Roma, 22 lug – Da oggi è disponibile l’undicesimo numero della collana «I Grandi Italiani», inaugurata dal Primato Nazionale lo scorso settembre. Il volume, scritto da Valerio Benedetti, è dedicato a Niccolò Machiavelli, il capostipite della scienza politica moderna. In cento agili pagine, l’autore ripercorre la vita del segretario fiorentino, ricostruendone la biografia a 360 gradi e analizzando a dovere la sua opera. Che, peraltro, poco o nulla ha a che fare con leggenda nera costruita ad arte attorno alla figura di Machiavelli. Il quaderno, come di consueto, è arricchito da numerosi extra e contenuti inediti che aiutano a inquadrare il personaggio del mese. Di seguito riportiamo la presentazione al volume scritta da Adriano Scianca. [IPN]

Niccolò Machiavelli, il patriota

Non si sa se sia un paradosso o forse una logica e stringente necessità il fatto che l’Italia, terra secolarmente soggetta a dominazioni straniere, razzie, invasioni, divisioni, classi dirigenti inette, abbia partorito il più celebre e illustre teorico della scienza politica di ogni tempo. Si riflette sempre su ciò che manca e, d’altronde, chi fa Grande politica spesso è troppo impegnato per perdere tempo a teorizzarla. D’altronde, come notava Carl Schmitt, se Machiavelli fosse veramente stato un machiavellico avrebbe scritto un Anti-Machiavelli, e avrebbe travestito ipocritamente di idealità umanitarie le proprie taglienti scoperte politologiche.

Osservazione che, peraltro, può essere fatta valere per lo stesso Schmitt, che pure dalla Grande politica, nel senso più intenso, ma anche più tragico, fu sfiorato e forse qualcosa di più. Il parallelo ha più di una ragione di esistere, se è vero che lo stesso Schmitt, dopo l’epurazione del 1945, si identificò con l’umanista italiano al punto di chiamare, dopo il 1945, la sua villetta di Plettenberg «San Casciano», con allusione al comune toscano in cui Machiavelli finì esiliato (ma anche con allusione al martire Cassiano, trafitto dai propri discepoli).

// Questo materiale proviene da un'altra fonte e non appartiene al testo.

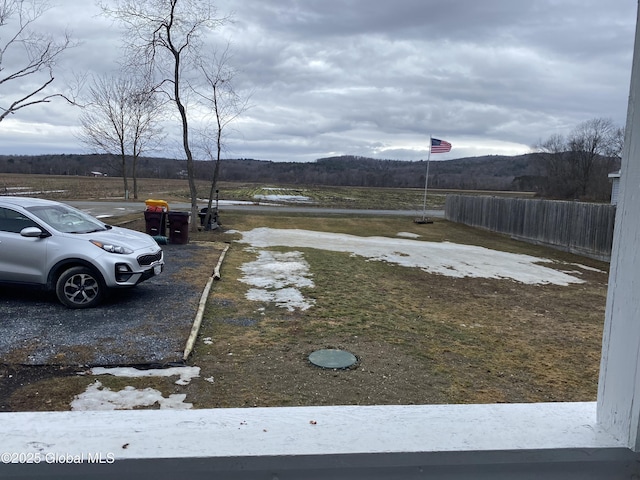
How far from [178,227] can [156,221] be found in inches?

Il giovane Schmitt aveva peraltro mostrato accenti critici nei confronti del grande Fiorentino, considerandolo un alfiere della «meccanica politica» moderna sganciata dall’etica. Solo durante la maturità il giurista tedesco colse l’aspetto veramente saliente e cruciale del messaggio di Machiavelli: la scoperta dell’autonomia del politico, di una sfera dell’azione umana, cioè, irriducibile alla morale, all’economia, alla tecnica, alla religione, benché, ovviamente, con tutti questi ambiti intersecata indissolubilmente.

È possibile acquistare il volume in edicola in abbinamento al mensile del Primato Nazionale. In alternativa, lo si può ordinare sul nostro sito in versione cartacea, oppure leggerlo in versione digitale (clicca QUI).

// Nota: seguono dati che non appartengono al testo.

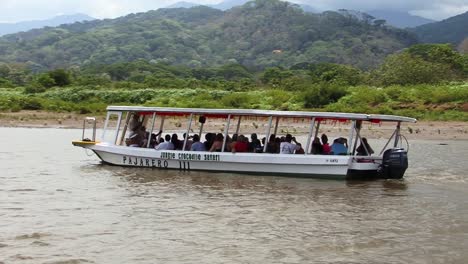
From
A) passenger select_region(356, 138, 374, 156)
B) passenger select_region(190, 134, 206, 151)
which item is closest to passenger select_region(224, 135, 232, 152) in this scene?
passenger select_region(190, 134, 206, 151)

Si tratta dell’insegnamento di gran lunga più attuale del pensiero di Machiavelli. L’autonomia del politico, del resto, è ciò che, oggi più che mai, viene messa in questione, da ogni direzione. Erodono l’autonomia del politico i mercati, auto-elettisi grandi elettori degli Stati senza mandato alcuno, fino al punto da far gestire la cosa pubblica in maniera diretta ed esplicita da propri emissari. E lo stesso fanno le autorità morali che sempre più spesso vedono nella volontà popolare uno spiacevole contrattempo, a fronte di agende valoriali che devono essere imposte, a qualunque costo, a qualunque prezzo, che i popoli lo vogliano o meno. Ma non dimentichiamo anche le crescenti pretese del fondamentalismo religioso, musulmano in primis e poi, per grottesca mimesi, anche da parte degli altri due monoteismi.

Sarebbe però sbagliato fare di Machiavelli un ideologo dell’autonomia del politico intesa come forma vuota di qualsiasi contenuto. Dietro il cinico teorico della massima-fake «il fine giustifica i mezzi», infatti, esiste un altro Machiavelli, meno conosciuto, che è il Machiavelli positivo, costruttivo. È il Machiavelli ammiratore del patriottismo civico e delle virtù repubblicane, il cantore del comunitarismo partecipativo, il riscopritore di un’antichità pagana vista non solo come mera origine esemplare a cui ispirarsi, ma come risorsa spirituale e politica concreta in grado di erompere in ogni presente. Ecco perché non basta una scaltrezza amorale alla House of card per potersi oggi sensatamente considerare dei machiavellici.